I just heard that they were releasing one of my old favorite childhood movies in Disney Digital 3d.

Good times...

It was truly epic for me as a kid, and still is.

it will be in theaters briefly before being on BluRay/DVD.

If you've never seen it, now's your chance to see Disney at its absolute BEST!


----------



## Lili (Jul 18, 2011)

Wait, TLK will be in theatres for a short period of time?

I HAVE TO SEE IT FOR THE UMPTEENTH TIME


----------



## Flareth (Jul 18, 2011)

Lili said:


> Wait, TLK will be in theatres for a short period of time?
> 
> I HAVE TO SEE IT FOR THE UMPTEENTH TIME


QFT. I have to check the date on this. 

SEPTEMBER 16TH! Can't wait.


----------



## Zapi (Jul 18, 2011)

Oh my gosh YES! This always has been and probably always will be my favorite Disney movie ever <3 am totally going to see this and getting it on bluray.


----------



## Flora (Jul 19, 2011)

We saw the trailer for this and my sister just said, "We're going to see this."

And we quite obviously are.


----------



## Vladimir Putin's LJ (Jul 19, 2011)

3D? Did they just film some lions in the African savannah.


----------



## Lili (Jul 19, 2011)

^ Yes.


----------



## Butterfree (Jul 19, 2011)

Much as I love The Lion King, I can't possibly imagine why a 2D animated movie needs a digital 3D rerelease.


----------



## H-land (Jul 19, 2011)

I really hate 3D, and the effect the recent fad seems to have had on the movie industry.
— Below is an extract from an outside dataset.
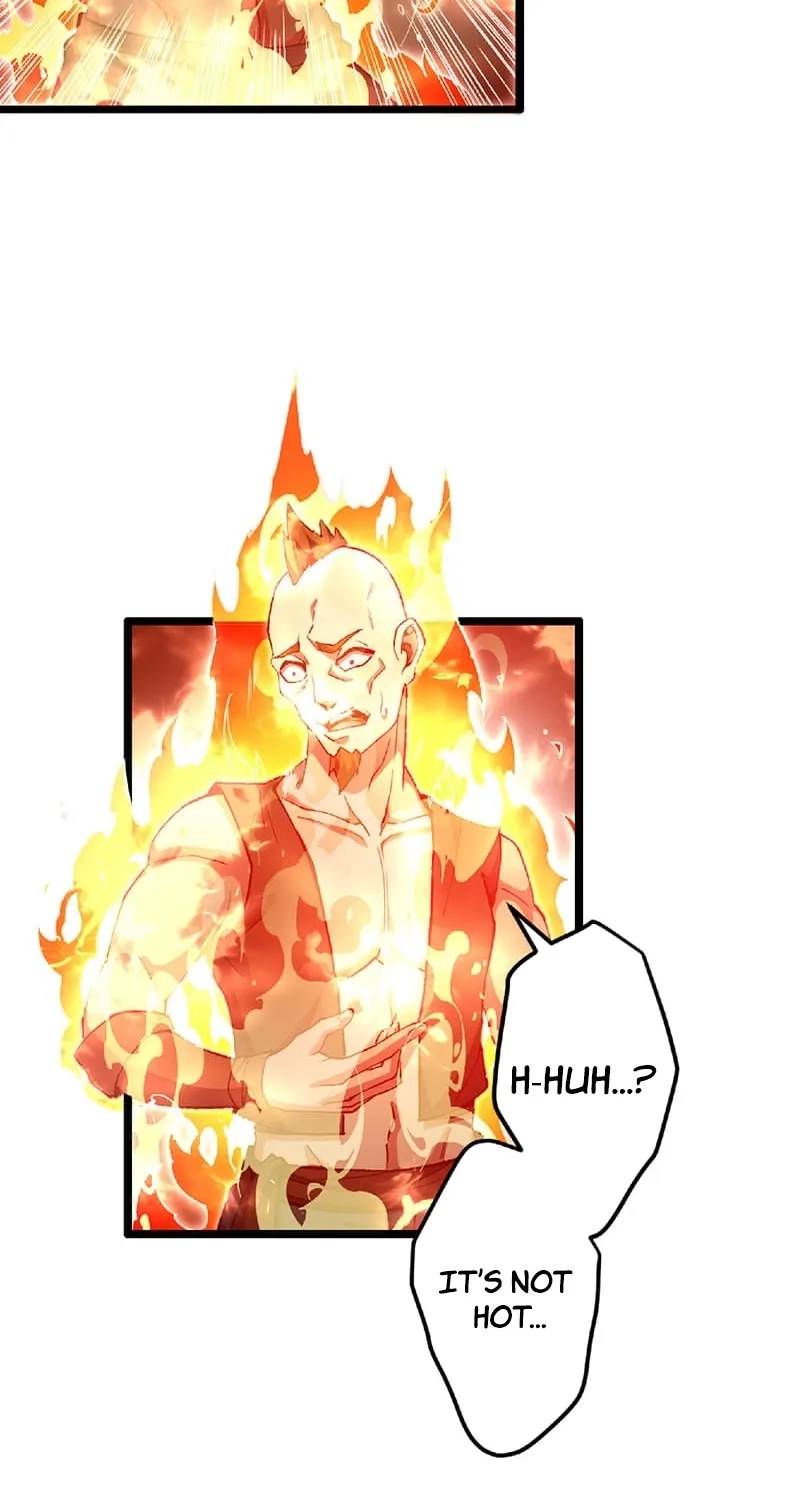 The Genius Court Mage Who Quit Being a Corporate Slave – Dreaming of a Slow Life in the Frontier, but Ends Up Known as the Witch of the Edge Chapter 28 page 37 -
Maybe I've just been watching the wrong movies, or the 3D's being done wrong, but all it's ever done to me is strain my eyes.
I _might_ be excited about Disney trying to rerelease something they made 10ish years ago if, and only if, they remade the soundtrack and somehow made it better. Or made an orchestral version.
(Though I frankly don't think you can beat casting Whoopi Goldberg as Shenzi in any case.)


----------



## Aisling (Jul 30, 2011)

H-land said:


> I really hate 3D, and the effect the recent fad seems to have had on the movie industry. Maybe I've just been watching the wrong movies, or the 3D's being done wrong, but all it's ever done to me is strain my eyes.
> I _might_ be excited about Disney trying to rerelease something they made 10ish years ago if, and only if, they remade the soundtrack and somehow made it better. Or made an orchestral version.
> (Though I frankly don't think you can beat casting Whoopi Goldberg as Shenzi in any case.)


You might have been seeing the wrong ones, yes. Unless a movie is made from its very beginning to be 3D, it often turns out poor. Notoriously shitty movies Clash of the Titans and The Last Airbender had their 3D effects added on after the fact, for example. It was one of the very last things done to them. Seems like most movies that are live-action and in 3D are this bad kind of 3D, where you could basically take off your glasses and it not make a lick of a difference.
Movies such as Avatar and How to Train Your Dragon were amazing in 3D though, because they are filmed in 3D and mostly/entirely CG. I went to see HTTYD twice just because of how great it was. It's stated in the art book that even the very "camera" angles were crafted with 3D in mind, so I would imagine that is the major difference between good 3D and bad 3D: how early and how much 3D was considered during its making. An exception could be the Toy Story movies. I've seen all three in 3D and they looked pretty nice, but I would imagine that's because they are also entirely CG like HTTYD is and Pixar still had all the raw files and things so they could make it look convincing.

That being said I might have to see this just to see how the fuck 2D animation in "3D" works. It sounds interesting, but I just can't visualize it in my head. Or rather, I can't imagine how it would look if it doesn't look totally cheap.


----------